[Feature]: Object-Groups

[cyberndj]

NetBox version

v3.2.7

Feature type

Add a function

Proposed functionality

Include the ability to use object-groups for use in ACLs

Use case

Have a Menu Section like "ACL Object Groups." Different types would be "network" or "service" object groups. The object groups would be a list of IP networks/hosts and service object groups would have ports/protocols.

In the ACLs, you can reference an object group in the rule entry.
Example:
object-group network Private-Nets
192.168.0.0 255.255.0.0
172.16.0.0/12
10.0.0.0 255.0.0.0
169.254.0.0/16

ACL:
permit ip object-group Private-Nets any
deny ip any any log

External dependencies

No response

[ryanmerolle]

Sorry for the delay here.

It feels like this is more of a firewall type of function. I guess Cisco IOS allows for this.

My only point is, should I make this be a more generalized plugin to expand to be security policies and model something like nautobot plugin firewall models?

[cyberndj]

Admittingly, my examples are Cisco specific and the features do seem firewall-ish (groupings are a firewall (L4+) feature). I would point out a lot of modern routers do let you add items to ACEs for header fields (ie Cisco's established (permit ip any any established)) ...and my knowledge is 90% cisco, 2% Ubiquiti, 8% others... so my other manufactures knowledge is very slim on how they do things.

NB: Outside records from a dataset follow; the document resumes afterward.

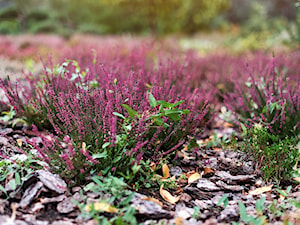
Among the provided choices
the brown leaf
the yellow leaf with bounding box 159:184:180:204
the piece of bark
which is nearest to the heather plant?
the yellow leaf with bounding box 159:184:180:204

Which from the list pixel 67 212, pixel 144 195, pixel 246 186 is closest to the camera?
pixel 67 212

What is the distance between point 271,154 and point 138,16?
14366mm

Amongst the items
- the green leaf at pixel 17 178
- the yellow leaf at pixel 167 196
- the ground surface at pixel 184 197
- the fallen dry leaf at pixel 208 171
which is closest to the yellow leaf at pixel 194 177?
the ground surface at pixel 184 197

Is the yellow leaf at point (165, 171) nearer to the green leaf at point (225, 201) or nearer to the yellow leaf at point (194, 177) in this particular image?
the yellow leaf at point (194, 177)

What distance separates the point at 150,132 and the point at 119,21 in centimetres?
1473

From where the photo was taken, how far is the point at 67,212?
5.88 feet

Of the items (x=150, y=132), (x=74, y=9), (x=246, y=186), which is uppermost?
(x=74, y=9)

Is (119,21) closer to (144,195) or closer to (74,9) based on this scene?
(74,9)

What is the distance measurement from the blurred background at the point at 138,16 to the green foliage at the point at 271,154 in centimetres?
945

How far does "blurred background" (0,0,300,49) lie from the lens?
477 inches

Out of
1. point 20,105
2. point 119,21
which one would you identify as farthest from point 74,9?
point 20,105

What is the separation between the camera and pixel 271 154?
229cm

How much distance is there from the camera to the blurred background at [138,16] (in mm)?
12117

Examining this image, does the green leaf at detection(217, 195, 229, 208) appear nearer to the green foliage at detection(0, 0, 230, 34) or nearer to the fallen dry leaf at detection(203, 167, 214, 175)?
the fallen dry leaf at detection(203, 167, 214, 175)
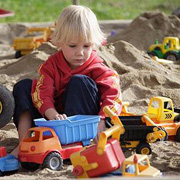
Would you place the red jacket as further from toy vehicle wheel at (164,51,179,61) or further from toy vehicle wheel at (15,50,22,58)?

The nautobot plugin looks cool and could be what configuring a firewall policy could be like with all the extra fields that a FW would need. ...but I think something general/simple like using base NetBox prefix/IPs groups and maybe NetBox Services to do the protocol/port groupings.

[fansari]

From my opinion everything which helps do build switch ACLs would be useful because this is our usecase.

For hosts we don't need ACLs because you can build firewall rules with "Services" in Netbox.

[cs-1]

This feature would be great. Aruba CX also supports object groups under AOS CX.